◆ **Supplied data**:
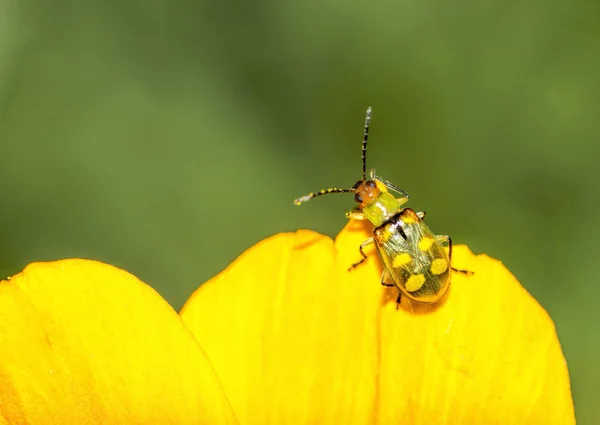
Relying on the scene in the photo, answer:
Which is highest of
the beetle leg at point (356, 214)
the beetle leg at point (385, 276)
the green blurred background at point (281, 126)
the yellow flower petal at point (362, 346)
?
the green blurred background at point (281, 126)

◆ **Instruction**:
Could you write these rows out again with "beetle leg" replaced by "insect leg" everywhere, changing nothing else and leaving out the pictures?

◆ **Task output**:
Relying on the scene in the photo, answer:
Which is highest of
the insect leg at point (356, 214)
the insect leg at point (385, 276)
the green blurred background at point (281, 126)
the yellow flower petal at point (362, 346)
?
the green blurred background at point (281, 126)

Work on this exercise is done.